Lawmakers discuss Patrick's budget cuts
By Globe Staff
Democratic leaders held caucuses today in the House and Senate to wrestle with Governor Deval Patrick's plan to slash more than $1 billion from the state budget.
Roughly $341 million of the cuts, new revenues, and use of reserves require legislative approval, including several initiatives that have already been killed once by lawmakers. Those failed proposals that Patrick has revived include adding tiers to healthcare plans for state employees and taxing telecommunications companies for telephone poles.
Top lawmakers are weighing whether to return for a special session or wait until their next formal session, in January. Patrick indicated he wanted legislative approvals "as soon as possible," but did not call lawmakers back to Beacon Hill.
House lawmakers were “talking about what the governor proposed last night and starting to look at what the options are for the Legislature going forward,” said David Guarino, a spokesman for House Speaker Salvatore F. DiMasi.
No decisions were made. “We haven’t seen the details of what the governor is proposing. We’d have to take a good hard look at that first,” Guarino said.
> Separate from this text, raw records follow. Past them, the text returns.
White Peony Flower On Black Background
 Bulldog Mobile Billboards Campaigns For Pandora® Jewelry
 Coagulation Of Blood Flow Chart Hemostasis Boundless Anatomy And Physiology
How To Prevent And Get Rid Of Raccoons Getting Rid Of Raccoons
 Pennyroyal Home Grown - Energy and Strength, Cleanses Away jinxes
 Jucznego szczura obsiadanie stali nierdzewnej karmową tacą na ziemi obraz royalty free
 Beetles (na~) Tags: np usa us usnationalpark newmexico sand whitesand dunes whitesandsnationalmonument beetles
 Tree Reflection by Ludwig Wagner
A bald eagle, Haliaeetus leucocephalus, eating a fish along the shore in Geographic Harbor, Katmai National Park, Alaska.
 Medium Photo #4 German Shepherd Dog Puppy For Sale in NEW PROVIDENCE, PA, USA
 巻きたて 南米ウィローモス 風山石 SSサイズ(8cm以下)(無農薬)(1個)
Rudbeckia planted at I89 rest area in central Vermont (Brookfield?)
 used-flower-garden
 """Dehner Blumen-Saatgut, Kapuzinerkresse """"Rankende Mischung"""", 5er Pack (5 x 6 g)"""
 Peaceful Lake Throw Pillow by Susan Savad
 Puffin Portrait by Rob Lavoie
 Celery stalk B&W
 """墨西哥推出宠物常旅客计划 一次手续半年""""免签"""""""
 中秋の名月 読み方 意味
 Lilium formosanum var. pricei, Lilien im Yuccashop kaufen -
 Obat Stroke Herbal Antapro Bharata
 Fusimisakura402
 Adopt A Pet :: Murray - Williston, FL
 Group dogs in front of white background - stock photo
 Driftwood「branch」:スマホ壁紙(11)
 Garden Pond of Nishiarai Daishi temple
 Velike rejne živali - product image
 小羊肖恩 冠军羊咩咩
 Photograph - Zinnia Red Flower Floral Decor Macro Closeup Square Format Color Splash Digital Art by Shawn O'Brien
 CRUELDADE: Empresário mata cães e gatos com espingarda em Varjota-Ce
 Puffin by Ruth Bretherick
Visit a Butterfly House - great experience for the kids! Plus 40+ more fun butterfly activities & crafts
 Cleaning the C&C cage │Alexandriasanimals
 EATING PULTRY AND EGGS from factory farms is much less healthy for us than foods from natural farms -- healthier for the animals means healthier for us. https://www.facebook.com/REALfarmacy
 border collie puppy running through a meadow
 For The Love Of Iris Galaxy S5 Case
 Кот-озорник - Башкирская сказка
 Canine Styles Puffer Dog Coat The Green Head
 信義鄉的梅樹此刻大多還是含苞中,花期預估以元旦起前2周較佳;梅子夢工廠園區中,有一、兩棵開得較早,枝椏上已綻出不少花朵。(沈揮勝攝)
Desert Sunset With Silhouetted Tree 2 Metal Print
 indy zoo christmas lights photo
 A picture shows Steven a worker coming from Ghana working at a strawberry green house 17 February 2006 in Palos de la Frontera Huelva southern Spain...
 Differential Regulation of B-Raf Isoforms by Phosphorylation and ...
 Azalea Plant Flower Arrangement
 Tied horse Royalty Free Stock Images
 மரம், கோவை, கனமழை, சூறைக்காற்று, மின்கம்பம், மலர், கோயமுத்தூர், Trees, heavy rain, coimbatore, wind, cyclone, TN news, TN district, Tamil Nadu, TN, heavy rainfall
Senators also met in the office of Senate President Therese Murray.
"It was a full-house caucus," said Senator Stephen Brewer, a Democrat from Barre. "We're all engaged in this process."
The Legislature would need to approve a $100 million spending cut that would extend by two years the amount of time the state will take to pay off its pension account. Instead of paying it off by 2023, the schedule would be extended to 2025.
Lawmakers need to sign off on the tapping of an additional $200 million in the state's reserve account, bringing the total the state would spend from the rainy-day fund to $600 million this year instead of the original $400 million. The plan would leave $1.6 billion in the fund.
The telephone pole initiative would tighten the tax code for telecommunications companies, requiring them to pay $13 million more in taxes. The $28 million plan to tier state healthcare plans to income levels would raise the premiums for the highest-earning state employees.
Material from State House News Service was used in this report.